Mass decapitation of Vikings or Saxons?
Archaeologists had finished excavations on the Ridgeway, ahead of the building of the Weymouth relief road, when skulls started appearing underneath a hedge being removed during embankment work.
The skulls of 51 young men have been found. They had been "hacked off" with swords and put in a pile next to their bodies.
Radiocarbon dating showed they were from between AD 890 and AD 1030, a time when there was considerable conflict between the resident Saxon population and invading Vikings.
The burial pit had been sited high on the Ridgeway Hill next to an old Roman road and on the parish boundary - a typical site for executions during the Saxon era.
The bodies and heads had been thrown into a disused Roman quarry after the executions, the walls of which can clearly be seen.
The archaeologists recorded every bone and fragment in the pit before taking them to their research facility in Oxford to be washed and analysed. They are trying to establish where the men were from.
Many of the skulls were cracked so when archaeologists moved them, some fell apart. Early indications also show there were more bodies than skulls - were some taken as trophies?
This skeleton of one of the young men found in the pit clearly shows where his collarbone was sliced through. He also had sword wounds to his vertebrae.
The jaw from the skull of one of the older men in the pit, in his mid 30s, shows how a sword cut through his jaw bone.
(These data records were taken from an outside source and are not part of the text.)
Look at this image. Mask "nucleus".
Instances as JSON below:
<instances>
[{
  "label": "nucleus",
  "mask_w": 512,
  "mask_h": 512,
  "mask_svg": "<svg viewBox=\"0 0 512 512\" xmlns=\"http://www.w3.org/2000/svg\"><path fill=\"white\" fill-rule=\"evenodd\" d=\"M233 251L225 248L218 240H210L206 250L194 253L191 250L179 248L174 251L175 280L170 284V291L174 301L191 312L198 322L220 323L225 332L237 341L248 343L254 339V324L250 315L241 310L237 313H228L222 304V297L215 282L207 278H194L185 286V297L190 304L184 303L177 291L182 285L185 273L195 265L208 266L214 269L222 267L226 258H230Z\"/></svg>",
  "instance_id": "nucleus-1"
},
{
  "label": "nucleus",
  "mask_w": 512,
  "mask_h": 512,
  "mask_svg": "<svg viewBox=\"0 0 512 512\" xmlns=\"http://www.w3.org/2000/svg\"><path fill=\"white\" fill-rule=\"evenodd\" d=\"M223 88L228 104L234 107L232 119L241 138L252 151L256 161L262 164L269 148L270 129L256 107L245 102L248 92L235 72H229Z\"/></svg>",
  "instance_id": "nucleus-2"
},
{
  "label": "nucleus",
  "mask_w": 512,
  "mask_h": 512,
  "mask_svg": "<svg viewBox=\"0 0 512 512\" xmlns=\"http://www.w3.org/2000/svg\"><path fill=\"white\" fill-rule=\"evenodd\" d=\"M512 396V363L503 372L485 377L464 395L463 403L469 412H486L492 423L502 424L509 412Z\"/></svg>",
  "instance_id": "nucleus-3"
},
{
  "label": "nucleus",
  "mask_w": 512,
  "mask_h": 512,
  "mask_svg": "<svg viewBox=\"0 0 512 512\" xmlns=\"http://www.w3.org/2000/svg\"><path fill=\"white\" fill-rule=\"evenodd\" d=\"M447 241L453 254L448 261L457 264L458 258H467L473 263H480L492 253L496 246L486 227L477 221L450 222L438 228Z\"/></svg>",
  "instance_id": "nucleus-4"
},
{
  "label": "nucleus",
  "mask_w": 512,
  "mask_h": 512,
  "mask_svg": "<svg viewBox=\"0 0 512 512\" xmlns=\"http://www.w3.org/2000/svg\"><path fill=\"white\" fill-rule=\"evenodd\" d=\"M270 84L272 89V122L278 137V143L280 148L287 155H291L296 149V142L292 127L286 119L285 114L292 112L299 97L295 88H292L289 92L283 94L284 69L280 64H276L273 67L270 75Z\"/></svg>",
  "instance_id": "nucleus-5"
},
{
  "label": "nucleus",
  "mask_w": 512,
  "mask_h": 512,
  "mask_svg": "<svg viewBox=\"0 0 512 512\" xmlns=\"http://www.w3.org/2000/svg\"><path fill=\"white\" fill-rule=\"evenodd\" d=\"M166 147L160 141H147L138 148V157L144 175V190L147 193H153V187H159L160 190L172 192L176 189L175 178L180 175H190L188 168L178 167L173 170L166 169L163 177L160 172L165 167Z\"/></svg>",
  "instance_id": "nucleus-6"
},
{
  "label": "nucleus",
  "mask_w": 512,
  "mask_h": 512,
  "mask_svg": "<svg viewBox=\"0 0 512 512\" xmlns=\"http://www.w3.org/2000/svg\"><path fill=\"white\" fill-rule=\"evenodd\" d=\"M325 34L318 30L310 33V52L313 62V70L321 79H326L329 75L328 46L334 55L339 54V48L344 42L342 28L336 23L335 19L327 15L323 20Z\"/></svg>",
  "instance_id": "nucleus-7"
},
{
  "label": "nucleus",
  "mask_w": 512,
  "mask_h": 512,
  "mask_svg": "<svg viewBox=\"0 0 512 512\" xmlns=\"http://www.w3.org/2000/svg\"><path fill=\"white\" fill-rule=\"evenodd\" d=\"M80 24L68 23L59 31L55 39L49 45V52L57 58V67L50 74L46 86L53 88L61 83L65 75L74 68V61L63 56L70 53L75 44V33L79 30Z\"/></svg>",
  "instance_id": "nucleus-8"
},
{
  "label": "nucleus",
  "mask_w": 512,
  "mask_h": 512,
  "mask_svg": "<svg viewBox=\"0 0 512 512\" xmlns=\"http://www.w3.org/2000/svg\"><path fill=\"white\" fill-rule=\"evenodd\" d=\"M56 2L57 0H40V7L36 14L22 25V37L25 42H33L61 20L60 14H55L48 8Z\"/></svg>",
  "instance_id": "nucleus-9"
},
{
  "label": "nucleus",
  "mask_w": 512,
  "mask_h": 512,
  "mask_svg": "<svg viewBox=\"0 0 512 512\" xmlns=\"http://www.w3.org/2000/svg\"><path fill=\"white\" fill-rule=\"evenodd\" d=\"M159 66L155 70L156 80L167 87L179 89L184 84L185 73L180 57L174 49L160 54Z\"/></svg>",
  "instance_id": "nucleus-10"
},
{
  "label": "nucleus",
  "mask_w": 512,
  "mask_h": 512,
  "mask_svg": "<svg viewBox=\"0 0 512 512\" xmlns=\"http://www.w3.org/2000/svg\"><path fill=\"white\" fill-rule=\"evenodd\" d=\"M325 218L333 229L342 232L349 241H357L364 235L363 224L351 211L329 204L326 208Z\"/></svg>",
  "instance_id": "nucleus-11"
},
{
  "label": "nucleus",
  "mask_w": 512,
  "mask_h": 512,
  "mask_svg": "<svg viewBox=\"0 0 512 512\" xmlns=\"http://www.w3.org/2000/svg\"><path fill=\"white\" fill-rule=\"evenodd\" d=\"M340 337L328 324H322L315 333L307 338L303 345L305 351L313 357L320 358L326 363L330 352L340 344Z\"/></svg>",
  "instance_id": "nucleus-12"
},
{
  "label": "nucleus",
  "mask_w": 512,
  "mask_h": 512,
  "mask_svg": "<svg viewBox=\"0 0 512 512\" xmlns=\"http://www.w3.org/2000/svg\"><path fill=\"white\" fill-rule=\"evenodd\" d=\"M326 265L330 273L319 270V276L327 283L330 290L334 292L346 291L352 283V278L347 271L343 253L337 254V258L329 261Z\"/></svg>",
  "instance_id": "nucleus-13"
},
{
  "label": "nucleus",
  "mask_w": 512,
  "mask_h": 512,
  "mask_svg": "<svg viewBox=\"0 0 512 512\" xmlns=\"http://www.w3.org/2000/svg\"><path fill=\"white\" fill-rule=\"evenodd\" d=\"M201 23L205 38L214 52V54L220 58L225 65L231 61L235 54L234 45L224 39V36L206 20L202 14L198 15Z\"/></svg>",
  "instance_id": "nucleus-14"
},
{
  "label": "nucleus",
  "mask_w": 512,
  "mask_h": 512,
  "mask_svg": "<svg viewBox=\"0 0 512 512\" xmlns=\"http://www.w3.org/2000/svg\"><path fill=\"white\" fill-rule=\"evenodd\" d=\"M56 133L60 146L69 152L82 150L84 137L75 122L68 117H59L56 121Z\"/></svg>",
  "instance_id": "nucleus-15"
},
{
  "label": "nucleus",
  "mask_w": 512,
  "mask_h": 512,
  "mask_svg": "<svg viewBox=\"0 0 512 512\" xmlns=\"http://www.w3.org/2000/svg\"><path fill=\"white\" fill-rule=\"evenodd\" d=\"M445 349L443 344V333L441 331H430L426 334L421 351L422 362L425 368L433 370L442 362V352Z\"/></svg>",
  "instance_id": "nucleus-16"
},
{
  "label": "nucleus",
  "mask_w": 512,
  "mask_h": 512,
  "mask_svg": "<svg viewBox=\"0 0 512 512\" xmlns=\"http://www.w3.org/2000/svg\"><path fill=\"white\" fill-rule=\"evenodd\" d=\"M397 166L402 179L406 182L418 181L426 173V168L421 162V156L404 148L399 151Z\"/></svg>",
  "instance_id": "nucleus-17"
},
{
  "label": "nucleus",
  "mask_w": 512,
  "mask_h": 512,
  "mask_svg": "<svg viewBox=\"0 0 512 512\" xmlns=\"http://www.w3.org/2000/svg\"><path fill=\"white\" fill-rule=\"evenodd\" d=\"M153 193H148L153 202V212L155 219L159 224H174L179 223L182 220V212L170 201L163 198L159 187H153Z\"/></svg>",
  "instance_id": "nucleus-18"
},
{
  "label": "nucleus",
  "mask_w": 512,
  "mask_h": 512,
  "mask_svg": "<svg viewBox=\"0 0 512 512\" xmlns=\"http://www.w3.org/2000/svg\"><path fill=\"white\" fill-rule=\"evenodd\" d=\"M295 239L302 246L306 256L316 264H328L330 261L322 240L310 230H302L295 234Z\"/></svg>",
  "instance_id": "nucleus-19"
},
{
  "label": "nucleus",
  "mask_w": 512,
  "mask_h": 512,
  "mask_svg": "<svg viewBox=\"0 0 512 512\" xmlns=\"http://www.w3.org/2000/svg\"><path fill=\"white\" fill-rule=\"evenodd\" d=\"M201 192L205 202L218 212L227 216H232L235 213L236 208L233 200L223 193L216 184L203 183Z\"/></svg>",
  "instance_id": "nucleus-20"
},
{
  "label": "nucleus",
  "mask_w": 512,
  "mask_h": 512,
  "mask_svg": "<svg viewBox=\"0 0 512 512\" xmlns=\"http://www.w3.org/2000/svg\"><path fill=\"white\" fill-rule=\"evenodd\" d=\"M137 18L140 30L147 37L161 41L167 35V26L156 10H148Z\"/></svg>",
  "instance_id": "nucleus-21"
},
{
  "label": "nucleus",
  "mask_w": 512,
It also shows he had cavities and gum disease.
Oxford Archaeology's excavation team worked on the chalk ridge while the construction of the relief road carried on around them.
Archaeologists excavated the pit underneath the bones, down to the floor of the Roman quarry and established it had been silted up before being used to bury the bodies.
Studies of the bones revealed the men all had strong, healthy teeth and were well built with strong upper bodies. Archaeologists think they could have been Vikings.